# Do you get TRS on missed payments?



## ClubMan (12 Jan 2012)

monore said:


> Possibly asking for an interest only period but this would most likely be refused. Another consideration would be that I assume that TRS for the missing payment would be lost.


I don't think that you can get tax relief on interest not paid. 

You should do what is advised above and engage with your lender (possibly under_ MARP_) to come to some mutually agreeable arrangement to deal with your debt.

http://www.keepingyourhome.ie/


----------



## Quest (12 Jan 2012)

In relation to the TRS, you should still be entitled to tax relief as it is still being charged to the mortgage account monthly, whether being paid or not.

 Certainly I know of at least one lender that passes on the TRS whether DD paid or not. Even if Mortgage is on a Moratorium they continue to credit TRS monthly to the current account that the Mortgage is paid from.  
Acknowledge that some lenders net the TRS off the monthly payment others credit it to current account as they take the payment out.


----------



## ClubMan (12 Jan 2012)

Strange - while not authoritative the title of this guide is clear (emphasis is mine)



> Tax Relief for Mortgage Interest *Paid* on a Home Loan



http://www.revenue.ie/en/tax/it/leaflets/tax-relief-source-mortgage-interest-relief.html


----------



## Brendan Burgess (6 Nov 2012)

Can anyone clarify what happens in practice? 

It should only be given on interest paid. But, is this implemented in practice?


----------



## Clarkey (6 Nov 2012)

Brendan Burgess said:


> Can anyone clarify what happens in practice?
> 
> It should only be given on interest paid. But, is this implemented in practice?



I would have thought the interest is incurred when it is debited to your account. Whether you have reduced your mortgage by the amount of the interest incurred is another story.


----------



## Brendan Burgess (6 Nov 2012)

There is nothing about "incurred" anywhere. It is when interest is paid. It is not when it is charged. 

Brendan


----------



## WizardDr (6 Nov 2012)

The Revenue have a peculiar view on this. They have a conceptual misunderstanding when interest is paid. Virtually all loans have separation of when interest is debited in the books of the bank (as in applied to the account) versus periodic payments credited to your account in the books of the Bank. The Revenue see these as linked, which they are not. They used to be in ancient systems which went out in the 1970s.

The Revenue in one case I am fmailiar with argued (and they love detailed technical details) that the customer was not 'paying' the interest until they made their payments. 

As Corporation Tax calculations are worked on when interest is applied and accrued in respect of banks interest income, this seems irrelevant to some parts of Revenue.

Take a more sophisticated example. If you pay your mortgage out of an overdraft - are you in fact paying your mortgage?

If they attempt to disallow anyones mortgage interest regradless of your payment record - there are a range of arrguments that could be lined up - they should be challenged. If the Bank actually stops applying interest thats a different matter.

The Revenue lost a case involving dividends and book entries - Bordens Creamery Mallow if thats of interest.


----------



## Hope2divorce (6 Nov 2012)

I got paid TRS every month when on interest only and when no payments were being made at all. That was with KBC.


----------



## manninp2 (6 Nov 2012)

You must pay something.

If you pay nothing, you get nothing.

Assuming you're a FTB with a monthly TRS cap of €833 you'll get a TRS payment of 30% of what you paid that month up to your cap of €833.


----------



## Hope2divorce (6 Nov 2012)

### Task instructions
a) Name each distinct user who posts in the forum thread about tax relief on missed mortgage payments, in order of first appearance.
b) Extend the forum thread on tax relief at source and missed mortgage payments from the point where it stops.

(Records)
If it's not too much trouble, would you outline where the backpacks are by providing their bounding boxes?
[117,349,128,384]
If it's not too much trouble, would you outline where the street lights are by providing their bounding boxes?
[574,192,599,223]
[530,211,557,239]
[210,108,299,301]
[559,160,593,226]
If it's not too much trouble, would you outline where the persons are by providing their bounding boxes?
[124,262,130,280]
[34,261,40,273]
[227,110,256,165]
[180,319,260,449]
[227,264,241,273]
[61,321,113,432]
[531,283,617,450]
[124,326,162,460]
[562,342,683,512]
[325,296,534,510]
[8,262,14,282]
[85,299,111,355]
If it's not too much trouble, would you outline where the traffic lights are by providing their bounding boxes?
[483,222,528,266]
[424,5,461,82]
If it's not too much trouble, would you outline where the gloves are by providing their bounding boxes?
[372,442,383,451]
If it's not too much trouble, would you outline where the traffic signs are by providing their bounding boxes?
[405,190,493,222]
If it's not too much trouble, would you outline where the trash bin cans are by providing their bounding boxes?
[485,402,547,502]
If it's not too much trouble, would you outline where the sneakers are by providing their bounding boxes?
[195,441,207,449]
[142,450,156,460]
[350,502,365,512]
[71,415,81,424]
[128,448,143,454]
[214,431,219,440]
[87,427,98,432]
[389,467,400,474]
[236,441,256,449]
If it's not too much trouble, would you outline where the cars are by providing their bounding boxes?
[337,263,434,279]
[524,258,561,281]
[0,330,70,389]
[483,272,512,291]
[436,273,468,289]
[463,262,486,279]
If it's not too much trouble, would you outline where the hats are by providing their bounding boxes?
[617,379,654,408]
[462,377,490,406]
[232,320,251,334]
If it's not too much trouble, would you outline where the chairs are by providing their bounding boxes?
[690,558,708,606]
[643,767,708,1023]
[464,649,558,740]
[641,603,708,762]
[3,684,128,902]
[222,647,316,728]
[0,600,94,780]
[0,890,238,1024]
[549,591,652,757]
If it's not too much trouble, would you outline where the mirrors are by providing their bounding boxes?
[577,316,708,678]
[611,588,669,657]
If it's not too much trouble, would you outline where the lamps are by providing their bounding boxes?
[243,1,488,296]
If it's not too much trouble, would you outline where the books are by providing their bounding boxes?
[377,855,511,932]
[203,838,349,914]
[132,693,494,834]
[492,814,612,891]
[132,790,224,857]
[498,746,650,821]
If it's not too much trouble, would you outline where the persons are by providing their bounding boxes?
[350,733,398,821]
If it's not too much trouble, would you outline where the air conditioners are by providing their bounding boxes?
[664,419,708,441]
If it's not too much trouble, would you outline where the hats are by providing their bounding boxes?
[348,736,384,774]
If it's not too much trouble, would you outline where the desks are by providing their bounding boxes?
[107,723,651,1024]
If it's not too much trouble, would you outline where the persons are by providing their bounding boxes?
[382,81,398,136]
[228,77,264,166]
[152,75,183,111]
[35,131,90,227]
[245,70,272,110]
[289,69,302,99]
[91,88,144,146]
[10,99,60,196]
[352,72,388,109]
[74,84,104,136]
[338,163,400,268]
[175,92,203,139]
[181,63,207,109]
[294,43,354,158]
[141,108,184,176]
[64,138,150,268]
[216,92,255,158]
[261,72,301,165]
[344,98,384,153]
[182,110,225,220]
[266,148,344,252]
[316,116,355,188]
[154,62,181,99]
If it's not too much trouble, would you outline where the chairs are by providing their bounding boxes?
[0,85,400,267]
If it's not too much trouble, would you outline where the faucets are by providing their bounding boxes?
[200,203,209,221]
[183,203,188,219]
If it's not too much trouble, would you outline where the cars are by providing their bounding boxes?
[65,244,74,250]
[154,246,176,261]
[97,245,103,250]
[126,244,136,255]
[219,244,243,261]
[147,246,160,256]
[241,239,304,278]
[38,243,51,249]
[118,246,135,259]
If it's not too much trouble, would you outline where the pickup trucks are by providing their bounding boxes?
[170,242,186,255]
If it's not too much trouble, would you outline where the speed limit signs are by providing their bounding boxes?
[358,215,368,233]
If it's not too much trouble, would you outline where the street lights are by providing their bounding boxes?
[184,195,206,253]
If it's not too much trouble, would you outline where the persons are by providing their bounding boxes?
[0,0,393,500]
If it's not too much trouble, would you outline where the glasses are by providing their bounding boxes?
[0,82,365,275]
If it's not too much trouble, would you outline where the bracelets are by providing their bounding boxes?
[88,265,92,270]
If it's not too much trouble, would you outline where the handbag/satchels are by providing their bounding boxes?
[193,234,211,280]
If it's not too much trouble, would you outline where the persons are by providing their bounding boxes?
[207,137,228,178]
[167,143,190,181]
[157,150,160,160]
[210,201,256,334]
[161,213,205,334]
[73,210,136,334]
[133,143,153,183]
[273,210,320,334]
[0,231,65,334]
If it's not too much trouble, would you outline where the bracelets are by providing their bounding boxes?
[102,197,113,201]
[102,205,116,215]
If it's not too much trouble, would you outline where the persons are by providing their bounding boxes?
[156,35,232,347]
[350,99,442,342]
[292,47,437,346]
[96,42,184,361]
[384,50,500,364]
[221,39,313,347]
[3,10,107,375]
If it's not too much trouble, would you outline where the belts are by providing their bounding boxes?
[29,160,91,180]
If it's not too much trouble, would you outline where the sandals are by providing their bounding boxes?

### Answers below
a) ClubMan, Quest, Brendan Burgess, Clarkey, WizardDr, Hope2divorce, manninp2

b)
Not true at all. KBC pay the TRS straight to your account, they do not take it off the mortgage. I know this because they were putting the TRS straight into my exes account when neither of us were paying the mortgage.


----------



## manninp2 (6 Nov 2012)

You could have a tax liability to the Revenue for receiving TRS on interest not paid.

Lets say you normally pay 1200/month in interest.

Annually you'll pay 1200 x 12 = 14400 in interest.

Lets assume your cap is 10,000 annually then you'll receive TRS on 10,000.

If you missed 2 payments then you'd have paid 1200 x 10 = 12000 in interest.

But your cap is still 10000 annually, so you'll receive the same TRS.

It only matters if the interest you normally pay is less than your cap then you will have a TRS adjustment at the end of the year.

If the interest you pay dips under your cap, then again you'll have a TRS adjustment at the end of the year.


----------



## Hope2divorce (6 Nov 2012)

That all went totally over my head lol sorry! I was just going on experience. Actually my ex was not even living in the property when he was getting the trs to just his bank account so he was totally defrauding the revenue. Wonder if I should mention that in court........


----------



## Brendan Burgess (7 Nov 2012)

WizardDR



> The Revenue in one case I am fmailiar with argued (and they love  detailed technical details) that the customer was not 'paying' the  interest until they made their payments.



I must say that I would side with the Revenue on this. 

If someone is charged €10,000 interest in a year, but makes no payment on their mortgage at all, then they should not get tax  relief on it. If the mortgage is heading for default, then I suppose that the state is subsidising the bank by reducing their eventual loss. 




manninp2 said:


> It only matters if the interest you normally pay is less than your cap then you will have a TRS adjustment at the end of the year.
> 
> If the interest you pay dips under your cap, then again you'll have a TRS adjustment at the end of the year.



mannin

That is an excellent description of it. But is this what happens in practice?  I presume that the banks apply TRS and everyone forgets about it, unless there is a Revenue Audit.


----------



## rameire (7 Nov 2012)

In theory the trs is only supposed to be given if the full amount of interest is paid.
In reality trs is given based on interest charged.
I don't believe any bank does the first option.

Although if a person is not paying their mortgage they should apply for mortgage interest supplement and this will take the place of the trs.


----------



## WizardDr (7 Nov 2012)

@brendan 

Need to separate the charging of the interest - which is done either monthly or quarterly by the Bank. That amounts to a debit to your account and a credit to the banks interest account and therefore its income for the Bank.

When you  credit your account with payments thats an entirely separate matter.

I will have to dig out the Borden Case for interested parties, which the Revenue er lost.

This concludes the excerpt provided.